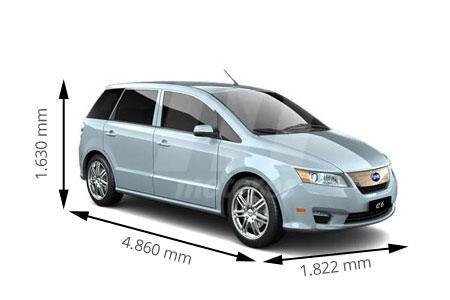 Medidas de coches BYD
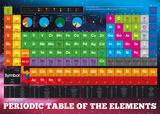 Periodic Table Elements Plakat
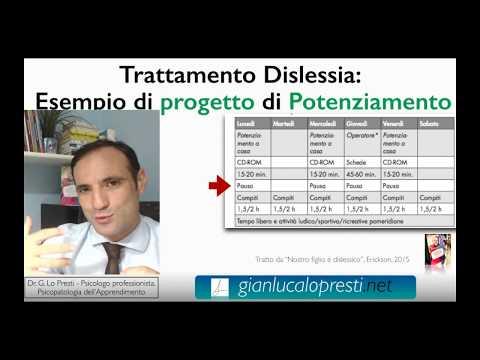 Bepanten e neurodermatitis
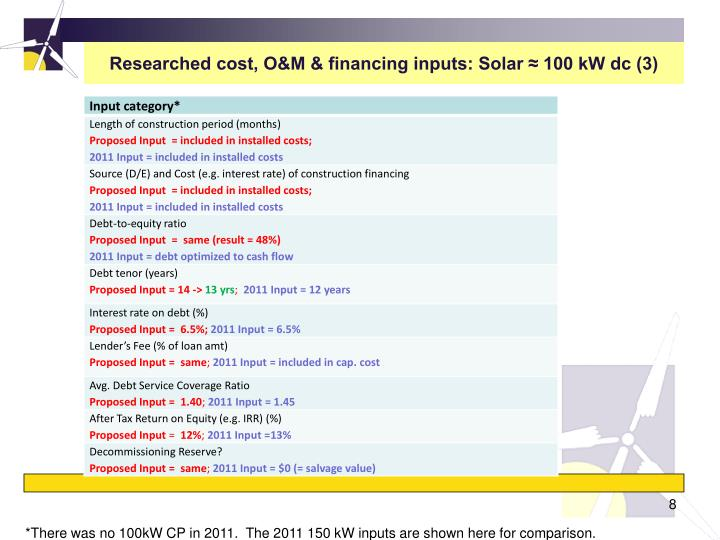 Researched cost, O&M & financing inputs: Solar ≈ 100 kW dc (3)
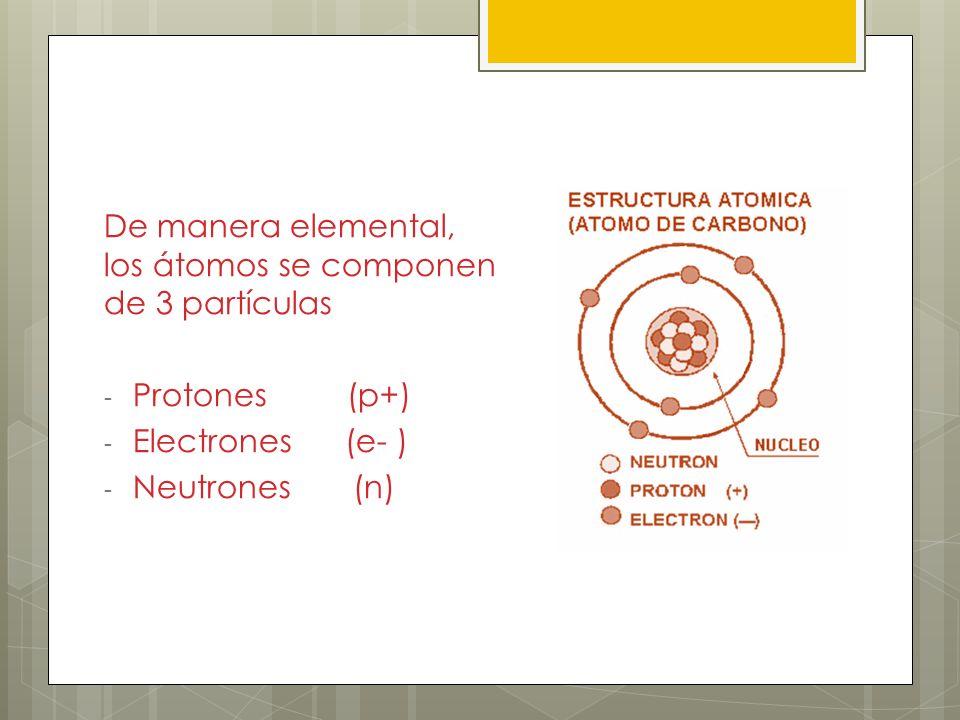 De manera elemental, los átomos se componen de 3 partículas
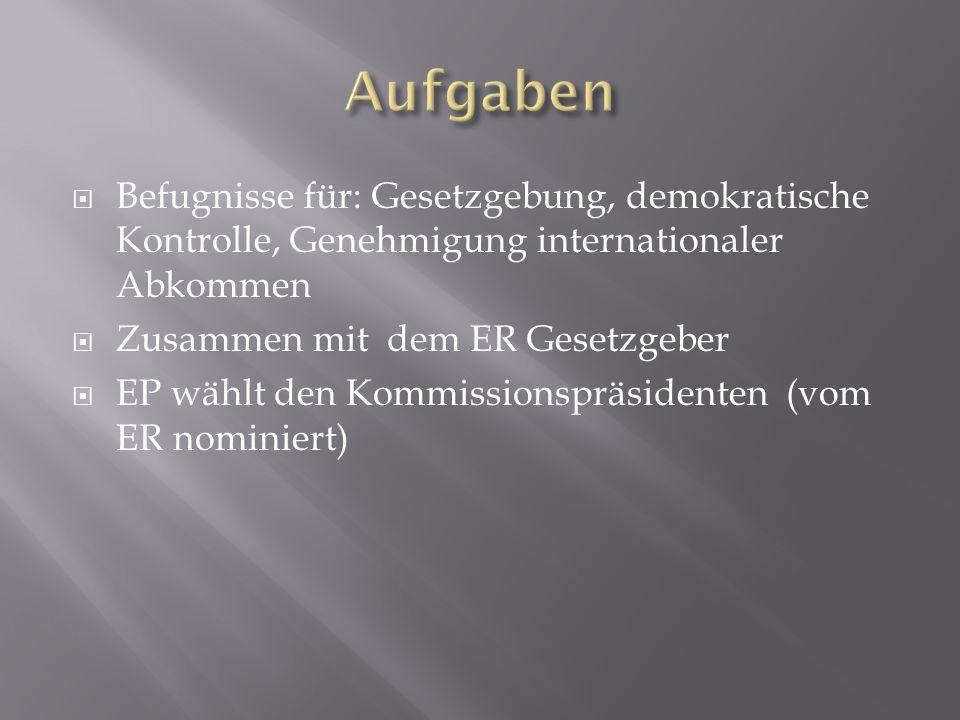  Befugnisse für: Gesetzgebung, demokratische Kontrolle, Genehmigung internationaler Abkommen  Zusammen mit dem ER Gesetzgeber  EP wählt den Kommissionspräsidenten (vom ER nominiert)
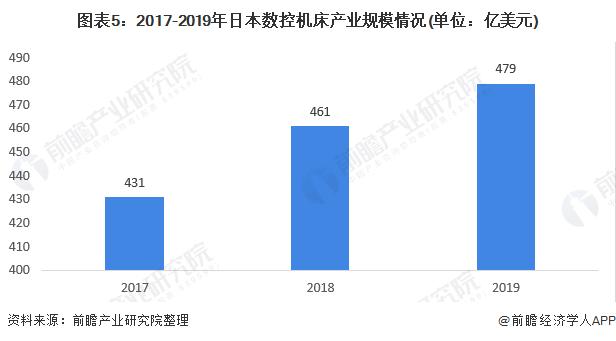 图表5:2017-2019年日本数控机床产业规模情况(单位:亿美元)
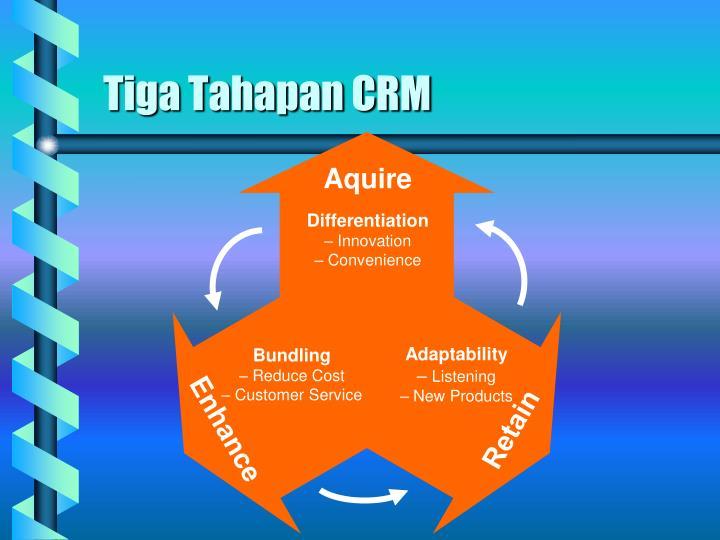 Tiga Tahapan CRM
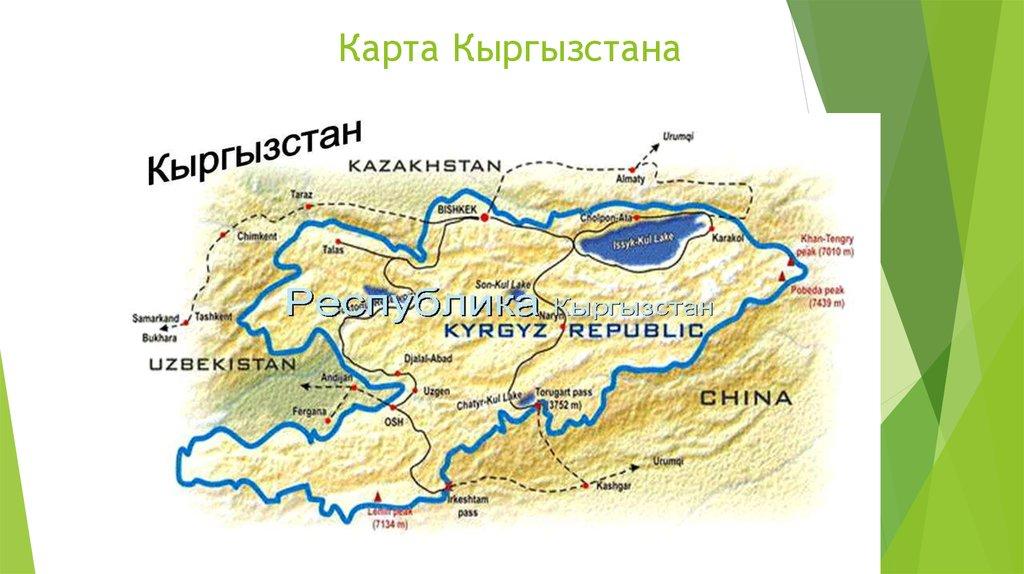 Кыргызстан картинки карта, своими руками английскому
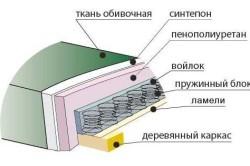 Схема устройства пружинного блока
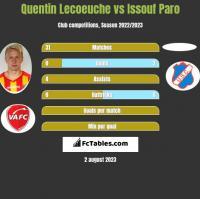 Quentin Lecoeuche vs Issouf Paro h2h player stats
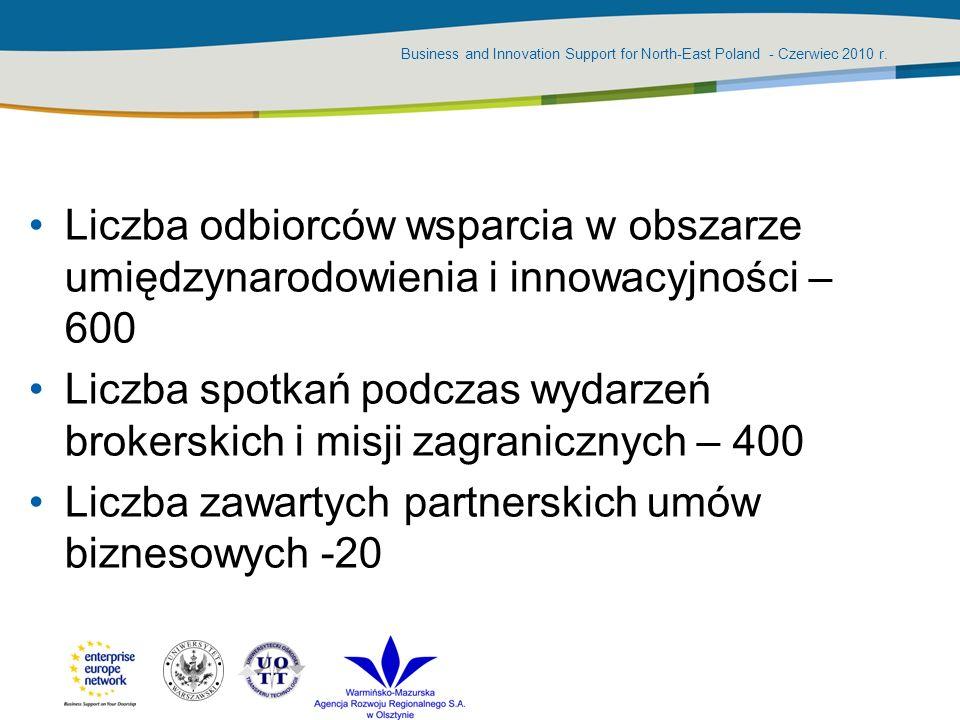 Liczba odbiorców wsparcia w obszarze umiędzynarodowienia i innowacyjności – 600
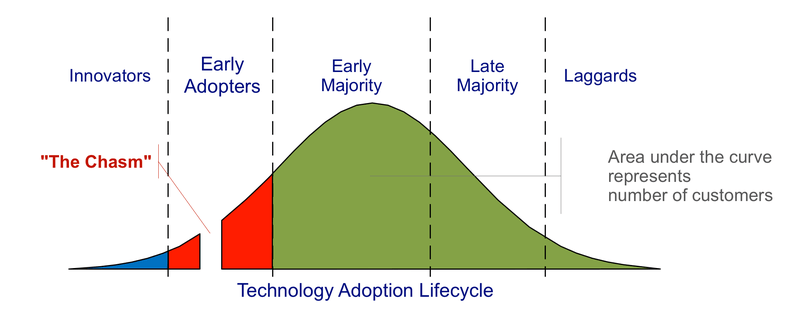 Crossing The Chasm: A Perspective On New Construction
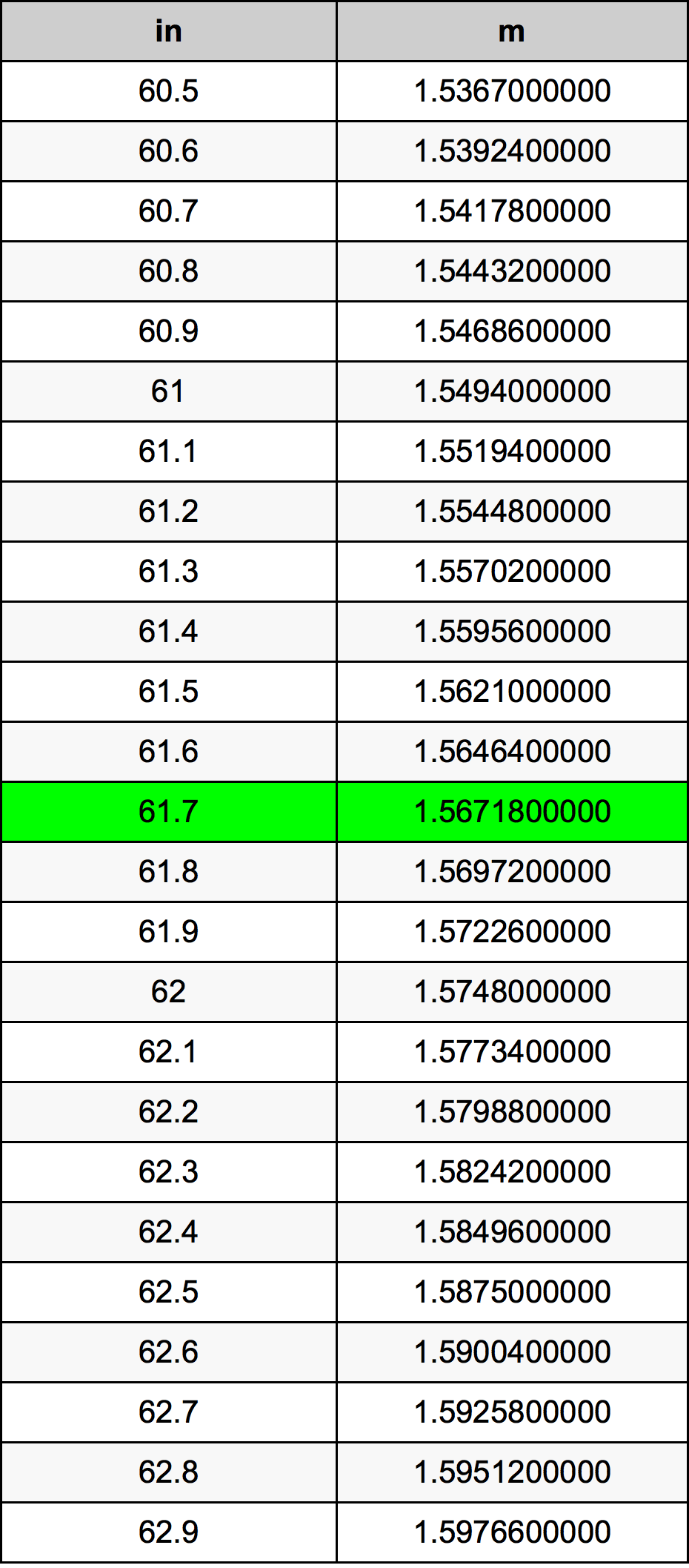 61.7 Inç Table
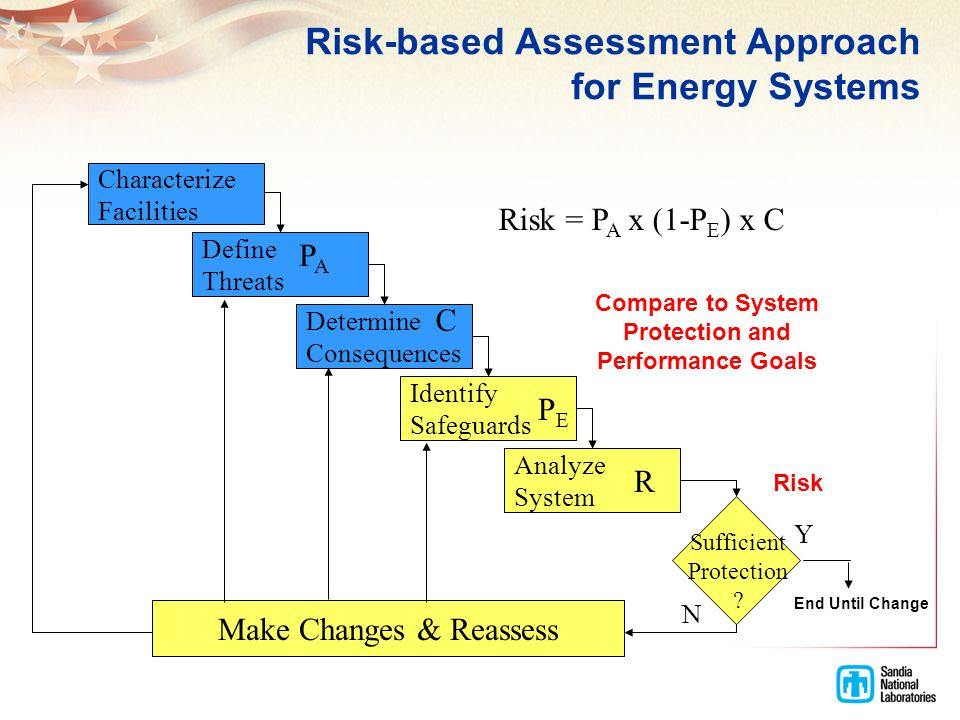 Risk-based Assessment Approach for Energy Systems Characterize Facilities Define Threats Determine Consequences Identify Safeguards Analyze System Mak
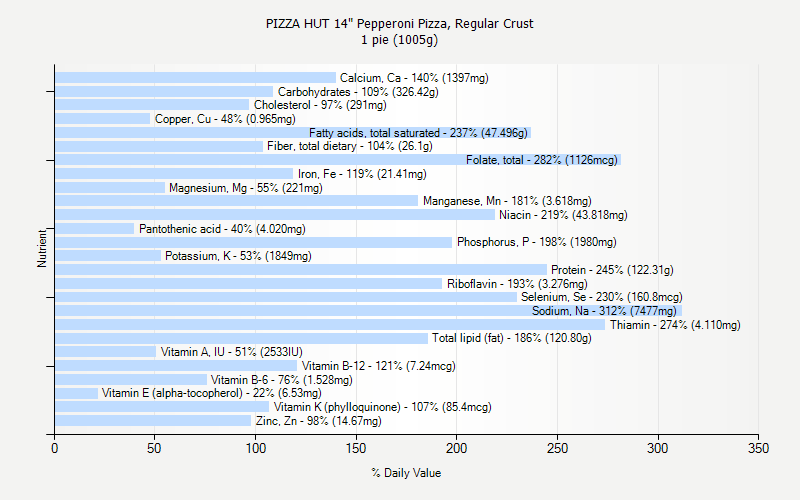 "% Daily Value for PIZZA HUT 14"" Pepperoni Pizza, Regular Crust 1 pie (1005g)"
::::
* [REQUIRED ACTION]:
Output the data above exactly, excluding images.

* [WRITTEN ANSWER]:
 Medidas de coches BYD
 Periodic Table Elements Plakat
 Bepanten e neurodermatitis
 Researched cost, O&M & financing inputs: Solar ≈ 100 kW dc (3)
 De manera elemental, los átomos se componen de 3 partículas
  Befugnisse für: Gesetzgebung, demokratische Kontrolle, Genehmigung internationaler Abkommen  Zusammen mit dem ER Gesetzgeber  EP wählt den Kommissionspräsidenten (vom ER nominiert)
 图表5:2017-2019年日本数控机床产业规模情况(单位:亿美元)
 Tiga Tahapan CRM
 Кыргызстан картинки карта, своими руками английскому
 Схема устройства пружинного блока
 Quentin Lecoeuche vs Issouf Paro h2h player stats
 Liczba odbiorców wsparcia w obszarze umiędzynarodowienia i innowacyjności – 600
 Crossing The Chasm: A Perspective On New Construction
 61.7 Inç Table
 Risk-based Assessment Approach for Energy Systems Characterize Facilities Define Threats Determine Consequences Identify Safeguards Analyze System Mak
 "% Daily Value for PIZZA HUT 14"" Pepperoni Pizza, Regular Crust 1 pie (1005g)"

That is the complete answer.